Hi the following is what I did:
cmake -G Ninja -S llvm -B build -DCMAKE_INSTALL_PREFIX=../bin -DCMAKE_BUILD_TYPE=Debug -DLLVM_ENABLE_ASSERTIONS=ON -DLLVM_ENABLE_PROJECTS="mlir;llvm" -DLLVM_TARGETS_TO_BUILD="host;NVPTX;AMDGPU" -DLLVM_PARALLEL_COMPILE_JOBS=32 -DLLVM_PARALLEL_LINK_JOBS=4
ninja
python -m venv .venv --prompt triton
source .venv/bin/activate
pip install ninja cmake wheel
LLVM_INCLUDE_DIRS=../llvm-project/build/include LLVM_LIBRARY_DIR=../llvm-project/build/lib LLVM_SYSPATH=../llvm-project/build CMAKE_BUILD_TYPE=Debug pip install -e python
And I cannot build it since it cost extremely large memory, even my computer has 48G is not enough.
Thus I would like to ask:
I hit this issue as well.
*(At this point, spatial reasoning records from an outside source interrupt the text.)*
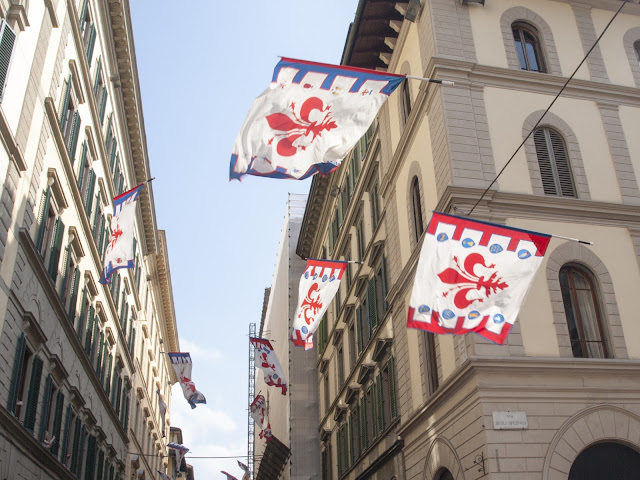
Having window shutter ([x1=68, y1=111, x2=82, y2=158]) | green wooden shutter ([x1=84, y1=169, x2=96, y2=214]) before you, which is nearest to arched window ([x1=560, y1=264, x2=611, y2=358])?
window shutter ([x1=68, y1=111, x2=82, y2=158])

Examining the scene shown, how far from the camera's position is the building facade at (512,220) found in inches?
624

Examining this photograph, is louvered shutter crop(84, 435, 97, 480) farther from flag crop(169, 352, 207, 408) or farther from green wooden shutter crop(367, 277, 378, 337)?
green wooden shutter crop(367, 277, 378, 337)

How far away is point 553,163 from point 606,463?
26.8ft

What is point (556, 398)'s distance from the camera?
16000mm

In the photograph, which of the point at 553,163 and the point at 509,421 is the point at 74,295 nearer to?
the point at 509,421

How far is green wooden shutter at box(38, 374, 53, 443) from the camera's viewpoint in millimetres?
18906

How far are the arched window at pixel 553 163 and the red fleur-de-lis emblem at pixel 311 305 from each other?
25.0 ft

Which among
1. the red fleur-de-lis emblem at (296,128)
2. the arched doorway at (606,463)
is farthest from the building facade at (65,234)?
the arched doorway at (606,463)

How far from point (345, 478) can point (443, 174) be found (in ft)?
55.7

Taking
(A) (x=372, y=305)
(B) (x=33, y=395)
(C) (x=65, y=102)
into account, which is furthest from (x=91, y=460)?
(C) (x=65, y=102)

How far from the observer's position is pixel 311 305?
22.3 metres

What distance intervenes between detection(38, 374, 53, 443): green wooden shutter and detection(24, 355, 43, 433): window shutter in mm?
724

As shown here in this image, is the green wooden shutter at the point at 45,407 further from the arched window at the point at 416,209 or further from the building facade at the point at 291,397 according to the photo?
the building facade at the point at 291,397

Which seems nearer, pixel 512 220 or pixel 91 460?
pixel 512 220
Wow does memory usage go out of control with 24 threads (Ryzen 5900X). Looking in the setup.py file for Triton, I saw that it uses MAX_JOBS on Linux, so, in the Triton source directory:
MAX_JOBS="6" pip3 install .
That keeps the maximum number of threads to 6. It seems each thread will use 1-2.5GB of RAM, so for 32 threads which I see in your question, you'd need at least 80Gb of RAM.
I was following instructions here when I hit this issue: https://docs.vllm.ai/en/latest/getting_started/amd-installation.html
Modify your step #6 to include MAX_JOBS="[maximum number of parallel jobs]", which I think with 48GB of RAM, not to go past 16. Maybe try 8 to be conservative.